What is expected
Decide whether each statement below agrees with the passage on the Amazon and EU trade, answering yes or no and quoting the passage's deciding words: (a) More than a fifth of the Amazon forest has already been cut down. (b) Brazil supplies over half of the EU's soy imports. (c) Chile is a member of the Mercosur trade bloc.

Source text

The Amazon rainforest is a natural wonder, home to one in 10 known species, making its forest and rivers the most biodiverse on Earth. It’s also the home of several hundred groups of Indigenous Peoples and acts as a massive carbon sink, helping to combat climate change.

All of this is at danger of irreversible destruction. 17% of the Amazon forest has already been cut down. Scientists say at 20-25% deforestation, the rainforest will reach a tipping point at which it can no longer generate enough rain to sustain itself and will develop into a dry savannah. This would mean mass extinction for thousands of plant and animal species, the loss of livelihood for many of its inhabitants and the release of billions of metric tons of carbon, accelerating the climate crisis.

This deforestation is being driven, in part, by unsustainable patterns of trade. Ever since the colonisation of South America by Europeans, a system to exploit the immense richness of the region has been at work. Millions of tonnes of goods, like coffee, sugarcane and raw materials were shipped to Europe and traded around the world; a model so entrenched it continued even after independence. Today, the Mercosur – a trade bloc consisting of Brazil, Argentina, Uruguay and Paraguay – still predominantly exports agricultural goods and natural resources.

Europe’s hunger for raw materials and foodstuffs makes us implicit in the destruction of nature, not least in Amazonia, where 80% of deforestation is driven by the expansion of agricultural land for cattle ranging. In Brazil, cattle pastures occupy 450,000 square kilometres of deforested land. That is equivalent to the size of Sweden, almost twice the size of the United Kingdom.

Every year, the EU imports 100,000 tonnes of beef from Brazil alone, a quarter of the EU’s beef imports. Brazil also accounts for more than half of the EU’s soy imports, which are mainly used for animal feed in meat production. A study from July 2020, published in Science magazine, shows about a fifth of beef and soy exports from the Brazilian Amazon and the adjacent Cerrado region to the EU has contributed to deforestation.

But despite the fact European consumption is already fuelling deforestation in South America, the EU is in the process of closing a trade agreement with Mercosur which would maintain and deepen the current unsustainable trading patterns. It would liberalise imports of beef, sugarcane and other primary commodities from Mercosur into the EU and offers clear proof that EU trade policy is totally at odds with the bloc’s climate ambitions.

The EU-Mercosur agreement must be stopped in its current form. But it is not inevitable that our trade relations fuel destruction. Trade could help to transform our economy towards climate neutrality and to decrease inequality worldwide – but it would require a complete overhaul of current trade policy.

Records excerpted from a collection
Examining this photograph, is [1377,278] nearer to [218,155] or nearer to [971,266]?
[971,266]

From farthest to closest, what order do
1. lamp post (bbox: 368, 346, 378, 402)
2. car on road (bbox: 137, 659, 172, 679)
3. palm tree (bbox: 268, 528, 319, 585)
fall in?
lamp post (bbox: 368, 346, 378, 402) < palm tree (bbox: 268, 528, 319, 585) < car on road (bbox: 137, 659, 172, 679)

==

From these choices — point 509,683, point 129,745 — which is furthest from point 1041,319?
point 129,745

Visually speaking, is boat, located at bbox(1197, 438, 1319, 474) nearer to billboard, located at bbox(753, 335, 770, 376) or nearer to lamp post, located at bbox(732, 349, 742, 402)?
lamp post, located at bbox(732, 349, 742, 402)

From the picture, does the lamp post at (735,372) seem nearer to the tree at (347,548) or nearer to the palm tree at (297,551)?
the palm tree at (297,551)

...

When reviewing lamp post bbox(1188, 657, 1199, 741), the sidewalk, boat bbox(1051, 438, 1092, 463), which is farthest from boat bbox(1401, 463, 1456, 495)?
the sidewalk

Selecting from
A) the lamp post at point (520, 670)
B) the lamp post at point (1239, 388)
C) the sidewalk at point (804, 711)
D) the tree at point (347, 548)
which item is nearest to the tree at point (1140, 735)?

Expected answer
(a) No: "17% of the Amazon forest has already been cut down."
(b) Yes: "Brazil also accounts for more than half of the EU’s soy imports"
(c) No: "a trade bloc consisting of Brazil, Argentina, Uruguay and Paraguay"